Thursday, March 3, 2011

NC Senate Passes S33

The North Carolina Senate yesterday passed S33 (36-13), (I am interviewed in the story) a bill that would limit non-economic damages in medical malpractice suits to $500,000, and would change the standard for malpractice for care provided in an Emergency Room from negligence to gross negligence, making it harder to sue. The suit wouldn't alter the ability to sue for medical costs or economic losses, like wages. Over half of the states have passed some form of medical malpractice reform over the past few years, and as S33 goes to the House, it looks sure to pass.

Some opponents say the law violates the North Carolina constitution; I have no idea whether this is the case or not.

The debate over medical malpractice is a timeless issue, coming and going as health policy moves in and out of the front page, and always engendering strong feelings. In fact, when I teach undergrad health policy classes at Duke, the most predictable class each semester is when we talk about medical malpractice. Roughly one-third of the kids will have a parent(s) who is a lawyer, and another thing a parent who is a doctor(s). That class discussion is always hot, and the only topic easier to get a dinner party really going where I live is whether Dean Smith or Mike Krzyzewski is a better coach.

Once S33 becomes law, will 'the problem' be fixed? What can be expected to improve in our state? What exactly do the sponsors of the legislation claim will be the benefits of the legislation? It is important to keep the goals of policy in mind up front, because that is the only way you can tell later if it worked. What are the biggest claims of supporters?

Stored items
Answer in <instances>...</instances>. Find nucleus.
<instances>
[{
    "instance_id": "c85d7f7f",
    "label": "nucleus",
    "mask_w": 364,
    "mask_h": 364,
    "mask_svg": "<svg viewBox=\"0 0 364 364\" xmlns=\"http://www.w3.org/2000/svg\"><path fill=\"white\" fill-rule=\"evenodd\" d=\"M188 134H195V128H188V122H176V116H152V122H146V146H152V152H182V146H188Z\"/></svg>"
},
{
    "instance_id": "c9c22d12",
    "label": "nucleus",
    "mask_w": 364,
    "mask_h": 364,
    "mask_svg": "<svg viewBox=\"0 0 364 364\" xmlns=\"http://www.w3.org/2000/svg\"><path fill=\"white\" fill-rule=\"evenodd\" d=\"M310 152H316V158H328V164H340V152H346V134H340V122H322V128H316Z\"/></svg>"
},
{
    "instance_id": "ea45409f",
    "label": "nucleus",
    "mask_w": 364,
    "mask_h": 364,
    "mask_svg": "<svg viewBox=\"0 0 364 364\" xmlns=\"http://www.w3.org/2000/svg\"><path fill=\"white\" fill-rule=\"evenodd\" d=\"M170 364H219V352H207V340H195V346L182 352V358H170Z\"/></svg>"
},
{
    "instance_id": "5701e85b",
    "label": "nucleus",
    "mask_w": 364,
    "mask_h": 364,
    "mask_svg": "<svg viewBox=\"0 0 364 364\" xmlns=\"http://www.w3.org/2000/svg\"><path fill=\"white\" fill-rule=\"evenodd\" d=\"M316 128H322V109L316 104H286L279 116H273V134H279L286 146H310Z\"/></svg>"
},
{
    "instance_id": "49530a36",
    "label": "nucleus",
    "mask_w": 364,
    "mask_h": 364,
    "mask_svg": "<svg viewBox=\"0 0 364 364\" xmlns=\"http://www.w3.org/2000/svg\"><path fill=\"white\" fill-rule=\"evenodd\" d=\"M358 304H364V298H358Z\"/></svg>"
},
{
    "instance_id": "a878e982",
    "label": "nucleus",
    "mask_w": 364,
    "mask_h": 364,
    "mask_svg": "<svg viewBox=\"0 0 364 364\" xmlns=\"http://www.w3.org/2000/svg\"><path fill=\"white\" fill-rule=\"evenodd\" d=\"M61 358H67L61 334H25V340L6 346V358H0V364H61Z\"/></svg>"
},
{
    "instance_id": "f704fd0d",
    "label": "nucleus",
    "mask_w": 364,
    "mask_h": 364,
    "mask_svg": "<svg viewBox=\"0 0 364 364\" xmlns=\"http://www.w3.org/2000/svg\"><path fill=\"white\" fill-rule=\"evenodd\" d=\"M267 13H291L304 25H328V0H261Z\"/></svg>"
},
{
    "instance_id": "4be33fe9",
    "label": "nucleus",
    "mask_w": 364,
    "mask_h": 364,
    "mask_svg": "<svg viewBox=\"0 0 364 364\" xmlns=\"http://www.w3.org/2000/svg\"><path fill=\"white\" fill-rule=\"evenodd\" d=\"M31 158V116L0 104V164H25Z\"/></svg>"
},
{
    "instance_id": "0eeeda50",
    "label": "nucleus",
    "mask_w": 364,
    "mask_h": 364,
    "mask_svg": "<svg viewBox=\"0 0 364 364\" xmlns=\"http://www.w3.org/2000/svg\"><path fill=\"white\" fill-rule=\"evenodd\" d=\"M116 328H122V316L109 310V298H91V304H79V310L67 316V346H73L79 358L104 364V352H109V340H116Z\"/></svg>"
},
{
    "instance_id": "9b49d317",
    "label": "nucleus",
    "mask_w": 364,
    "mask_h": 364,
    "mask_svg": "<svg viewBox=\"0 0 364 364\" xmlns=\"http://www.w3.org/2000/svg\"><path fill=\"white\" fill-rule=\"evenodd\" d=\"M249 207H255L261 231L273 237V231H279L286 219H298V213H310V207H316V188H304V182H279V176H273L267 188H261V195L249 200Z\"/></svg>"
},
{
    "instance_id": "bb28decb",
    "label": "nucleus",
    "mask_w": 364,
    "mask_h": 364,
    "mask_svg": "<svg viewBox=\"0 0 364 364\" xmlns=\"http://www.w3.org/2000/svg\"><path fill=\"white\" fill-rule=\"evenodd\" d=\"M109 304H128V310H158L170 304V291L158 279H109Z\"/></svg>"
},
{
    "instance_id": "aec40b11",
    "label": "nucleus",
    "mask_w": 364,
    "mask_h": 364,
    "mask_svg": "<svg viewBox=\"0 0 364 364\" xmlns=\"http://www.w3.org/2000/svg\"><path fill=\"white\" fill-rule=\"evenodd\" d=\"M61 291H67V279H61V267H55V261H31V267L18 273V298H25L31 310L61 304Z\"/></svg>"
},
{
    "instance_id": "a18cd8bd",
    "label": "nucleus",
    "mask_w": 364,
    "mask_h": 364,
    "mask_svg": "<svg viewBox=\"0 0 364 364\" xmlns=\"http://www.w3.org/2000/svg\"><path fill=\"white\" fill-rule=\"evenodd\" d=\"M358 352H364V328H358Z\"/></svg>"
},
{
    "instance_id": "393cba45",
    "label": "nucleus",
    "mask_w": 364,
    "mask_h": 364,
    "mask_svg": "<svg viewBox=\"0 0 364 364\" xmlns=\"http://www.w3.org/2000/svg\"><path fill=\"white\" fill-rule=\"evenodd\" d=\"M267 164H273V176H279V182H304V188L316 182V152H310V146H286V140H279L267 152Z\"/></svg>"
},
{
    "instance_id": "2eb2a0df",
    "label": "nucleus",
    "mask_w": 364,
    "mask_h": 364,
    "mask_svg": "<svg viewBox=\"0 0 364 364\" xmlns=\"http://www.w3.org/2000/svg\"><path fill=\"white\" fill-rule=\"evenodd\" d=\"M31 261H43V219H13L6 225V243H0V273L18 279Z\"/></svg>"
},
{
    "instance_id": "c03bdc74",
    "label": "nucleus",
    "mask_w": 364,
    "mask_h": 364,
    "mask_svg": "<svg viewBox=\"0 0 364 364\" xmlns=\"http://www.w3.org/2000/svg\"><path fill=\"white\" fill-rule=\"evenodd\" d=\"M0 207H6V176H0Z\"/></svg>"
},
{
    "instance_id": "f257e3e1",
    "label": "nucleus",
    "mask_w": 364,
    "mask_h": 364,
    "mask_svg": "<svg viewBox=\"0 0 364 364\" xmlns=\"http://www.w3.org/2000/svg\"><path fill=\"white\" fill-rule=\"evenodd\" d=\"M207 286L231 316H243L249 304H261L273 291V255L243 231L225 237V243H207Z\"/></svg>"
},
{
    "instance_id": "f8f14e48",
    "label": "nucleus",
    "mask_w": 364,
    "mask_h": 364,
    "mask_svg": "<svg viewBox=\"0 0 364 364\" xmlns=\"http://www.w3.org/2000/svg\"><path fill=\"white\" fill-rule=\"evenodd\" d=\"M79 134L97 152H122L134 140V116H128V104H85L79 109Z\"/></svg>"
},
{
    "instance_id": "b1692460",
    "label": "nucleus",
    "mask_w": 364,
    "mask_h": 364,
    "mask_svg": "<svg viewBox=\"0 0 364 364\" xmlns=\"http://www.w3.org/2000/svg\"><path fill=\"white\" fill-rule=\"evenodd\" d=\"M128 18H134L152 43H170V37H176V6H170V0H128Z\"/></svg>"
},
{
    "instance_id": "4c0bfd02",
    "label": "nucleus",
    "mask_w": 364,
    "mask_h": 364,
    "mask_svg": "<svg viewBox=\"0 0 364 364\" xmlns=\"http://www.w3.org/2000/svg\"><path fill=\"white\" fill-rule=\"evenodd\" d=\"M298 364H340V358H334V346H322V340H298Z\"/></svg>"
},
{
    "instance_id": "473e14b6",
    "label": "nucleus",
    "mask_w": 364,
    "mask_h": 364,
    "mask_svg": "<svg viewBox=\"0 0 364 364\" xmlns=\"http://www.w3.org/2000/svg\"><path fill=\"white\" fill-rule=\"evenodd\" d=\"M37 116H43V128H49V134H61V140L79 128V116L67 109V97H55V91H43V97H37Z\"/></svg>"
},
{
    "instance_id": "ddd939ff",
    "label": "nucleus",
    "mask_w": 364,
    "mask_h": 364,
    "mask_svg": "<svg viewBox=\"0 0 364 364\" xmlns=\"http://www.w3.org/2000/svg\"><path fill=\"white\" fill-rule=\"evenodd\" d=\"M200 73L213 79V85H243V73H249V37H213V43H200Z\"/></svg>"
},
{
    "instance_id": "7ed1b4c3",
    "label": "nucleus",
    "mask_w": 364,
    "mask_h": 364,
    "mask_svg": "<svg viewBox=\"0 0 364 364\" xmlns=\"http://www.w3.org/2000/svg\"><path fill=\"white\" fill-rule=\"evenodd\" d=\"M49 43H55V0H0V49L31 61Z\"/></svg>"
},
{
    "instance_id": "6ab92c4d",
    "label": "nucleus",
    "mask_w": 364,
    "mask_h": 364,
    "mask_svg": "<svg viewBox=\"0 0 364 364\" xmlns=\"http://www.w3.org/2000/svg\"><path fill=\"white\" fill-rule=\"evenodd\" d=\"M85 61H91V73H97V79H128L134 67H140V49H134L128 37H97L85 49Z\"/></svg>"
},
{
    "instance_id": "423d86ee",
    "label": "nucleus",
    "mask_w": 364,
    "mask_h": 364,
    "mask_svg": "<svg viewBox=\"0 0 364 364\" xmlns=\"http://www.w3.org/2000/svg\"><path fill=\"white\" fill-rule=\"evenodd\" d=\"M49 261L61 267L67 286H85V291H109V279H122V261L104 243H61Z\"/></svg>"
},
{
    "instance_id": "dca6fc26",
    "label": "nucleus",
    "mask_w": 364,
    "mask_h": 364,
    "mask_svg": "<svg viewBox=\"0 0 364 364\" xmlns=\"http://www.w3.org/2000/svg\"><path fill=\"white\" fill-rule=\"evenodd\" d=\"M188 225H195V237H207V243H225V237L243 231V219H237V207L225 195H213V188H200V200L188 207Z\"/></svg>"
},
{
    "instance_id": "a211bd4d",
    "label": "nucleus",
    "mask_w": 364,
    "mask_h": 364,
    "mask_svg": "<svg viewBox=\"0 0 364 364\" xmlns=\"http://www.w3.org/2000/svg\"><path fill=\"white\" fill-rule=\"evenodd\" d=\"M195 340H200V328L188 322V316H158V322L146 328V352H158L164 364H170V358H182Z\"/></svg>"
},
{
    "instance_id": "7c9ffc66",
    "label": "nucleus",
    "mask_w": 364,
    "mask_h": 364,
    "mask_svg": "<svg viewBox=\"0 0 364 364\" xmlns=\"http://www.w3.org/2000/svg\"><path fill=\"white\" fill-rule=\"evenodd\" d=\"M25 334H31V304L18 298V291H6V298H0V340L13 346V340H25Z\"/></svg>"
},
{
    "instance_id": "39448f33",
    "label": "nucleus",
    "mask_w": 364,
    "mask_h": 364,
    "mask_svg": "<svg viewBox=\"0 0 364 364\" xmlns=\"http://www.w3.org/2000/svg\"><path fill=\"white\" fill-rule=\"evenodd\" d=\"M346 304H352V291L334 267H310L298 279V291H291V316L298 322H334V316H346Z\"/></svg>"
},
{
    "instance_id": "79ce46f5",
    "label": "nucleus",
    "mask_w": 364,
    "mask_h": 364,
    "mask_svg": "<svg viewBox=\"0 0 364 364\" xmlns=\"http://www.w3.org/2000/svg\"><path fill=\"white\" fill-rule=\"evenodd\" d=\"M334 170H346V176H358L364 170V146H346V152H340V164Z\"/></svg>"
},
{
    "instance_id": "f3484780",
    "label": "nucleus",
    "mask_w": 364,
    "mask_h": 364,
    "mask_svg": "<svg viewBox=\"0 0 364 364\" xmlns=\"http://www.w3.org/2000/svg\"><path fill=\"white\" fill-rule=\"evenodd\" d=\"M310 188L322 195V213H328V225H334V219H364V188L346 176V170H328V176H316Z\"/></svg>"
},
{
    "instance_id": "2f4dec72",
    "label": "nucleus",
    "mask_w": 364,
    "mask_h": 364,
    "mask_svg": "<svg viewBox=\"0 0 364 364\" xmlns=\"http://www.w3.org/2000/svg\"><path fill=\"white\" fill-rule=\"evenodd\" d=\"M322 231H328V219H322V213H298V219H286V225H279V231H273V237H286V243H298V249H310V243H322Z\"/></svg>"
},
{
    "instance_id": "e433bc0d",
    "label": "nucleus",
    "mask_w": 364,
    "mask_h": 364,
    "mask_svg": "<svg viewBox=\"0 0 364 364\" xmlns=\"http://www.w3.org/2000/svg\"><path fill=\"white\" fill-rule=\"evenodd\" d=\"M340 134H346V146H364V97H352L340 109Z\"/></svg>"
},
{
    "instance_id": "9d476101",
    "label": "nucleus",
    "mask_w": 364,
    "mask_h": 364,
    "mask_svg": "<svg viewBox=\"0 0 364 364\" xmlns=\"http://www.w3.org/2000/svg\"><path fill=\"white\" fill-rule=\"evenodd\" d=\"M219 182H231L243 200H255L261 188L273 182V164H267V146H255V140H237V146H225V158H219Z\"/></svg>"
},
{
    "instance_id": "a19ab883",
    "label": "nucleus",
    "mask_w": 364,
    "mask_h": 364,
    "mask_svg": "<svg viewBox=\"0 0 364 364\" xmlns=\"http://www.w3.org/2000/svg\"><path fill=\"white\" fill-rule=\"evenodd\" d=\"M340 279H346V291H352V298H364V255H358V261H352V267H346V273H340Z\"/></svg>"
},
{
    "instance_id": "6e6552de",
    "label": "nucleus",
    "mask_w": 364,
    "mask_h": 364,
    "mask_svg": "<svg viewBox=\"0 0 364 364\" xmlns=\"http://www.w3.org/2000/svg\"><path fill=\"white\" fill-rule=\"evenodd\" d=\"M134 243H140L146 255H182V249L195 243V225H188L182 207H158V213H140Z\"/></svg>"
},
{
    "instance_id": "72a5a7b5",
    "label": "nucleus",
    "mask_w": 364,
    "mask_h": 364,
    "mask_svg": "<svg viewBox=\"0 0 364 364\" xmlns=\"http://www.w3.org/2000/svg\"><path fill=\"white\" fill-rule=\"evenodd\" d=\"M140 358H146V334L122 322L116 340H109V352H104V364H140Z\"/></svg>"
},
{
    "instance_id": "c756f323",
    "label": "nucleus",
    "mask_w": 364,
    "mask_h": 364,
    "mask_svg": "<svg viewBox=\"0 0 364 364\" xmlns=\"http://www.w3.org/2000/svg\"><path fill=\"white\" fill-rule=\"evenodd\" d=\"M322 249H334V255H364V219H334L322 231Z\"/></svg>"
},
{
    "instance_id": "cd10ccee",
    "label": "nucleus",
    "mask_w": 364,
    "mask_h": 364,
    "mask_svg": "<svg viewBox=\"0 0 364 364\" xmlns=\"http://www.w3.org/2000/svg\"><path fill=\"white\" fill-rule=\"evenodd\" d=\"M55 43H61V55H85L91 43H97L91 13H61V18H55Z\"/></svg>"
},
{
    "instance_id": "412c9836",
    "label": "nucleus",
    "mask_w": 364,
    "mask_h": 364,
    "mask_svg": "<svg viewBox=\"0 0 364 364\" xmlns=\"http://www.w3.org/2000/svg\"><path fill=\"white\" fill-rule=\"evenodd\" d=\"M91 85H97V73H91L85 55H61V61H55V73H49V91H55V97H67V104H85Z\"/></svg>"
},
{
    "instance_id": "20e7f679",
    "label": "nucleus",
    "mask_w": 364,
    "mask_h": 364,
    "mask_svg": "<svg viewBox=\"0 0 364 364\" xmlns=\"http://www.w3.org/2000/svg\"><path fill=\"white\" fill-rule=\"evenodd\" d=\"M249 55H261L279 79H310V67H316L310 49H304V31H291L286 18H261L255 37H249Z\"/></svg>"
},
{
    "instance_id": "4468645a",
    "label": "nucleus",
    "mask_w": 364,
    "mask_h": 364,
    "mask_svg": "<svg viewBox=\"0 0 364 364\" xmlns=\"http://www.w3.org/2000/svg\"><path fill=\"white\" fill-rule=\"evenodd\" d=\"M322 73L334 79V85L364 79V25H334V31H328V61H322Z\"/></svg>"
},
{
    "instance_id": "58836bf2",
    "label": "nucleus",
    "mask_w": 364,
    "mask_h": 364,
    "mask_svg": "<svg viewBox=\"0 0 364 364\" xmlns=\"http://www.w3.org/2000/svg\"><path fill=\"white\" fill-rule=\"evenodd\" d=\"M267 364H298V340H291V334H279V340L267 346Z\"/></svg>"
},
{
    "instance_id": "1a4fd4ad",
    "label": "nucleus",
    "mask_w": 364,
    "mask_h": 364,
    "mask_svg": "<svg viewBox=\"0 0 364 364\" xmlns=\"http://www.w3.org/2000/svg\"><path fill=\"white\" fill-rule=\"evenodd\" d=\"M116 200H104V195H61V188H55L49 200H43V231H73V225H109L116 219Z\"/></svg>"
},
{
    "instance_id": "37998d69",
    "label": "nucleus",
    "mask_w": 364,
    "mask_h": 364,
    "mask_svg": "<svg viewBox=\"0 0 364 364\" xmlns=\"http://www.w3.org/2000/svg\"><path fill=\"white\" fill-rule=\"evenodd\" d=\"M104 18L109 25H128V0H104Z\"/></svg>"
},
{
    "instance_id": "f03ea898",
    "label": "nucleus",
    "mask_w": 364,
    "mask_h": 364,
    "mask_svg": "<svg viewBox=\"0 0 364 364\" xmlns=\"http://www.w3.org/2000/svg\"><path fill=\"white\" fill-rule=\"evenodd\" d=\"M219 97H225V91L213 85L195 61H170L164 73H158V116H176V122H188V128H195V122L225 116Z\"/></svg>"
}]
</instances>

§ **YOUR GOAL**
According to the post about S33, to what amount would the bill cap non-economic damages in medical malpractice suits? Answer from the post alone and leave the listing aside.

§ **SOLUTION**
$500,000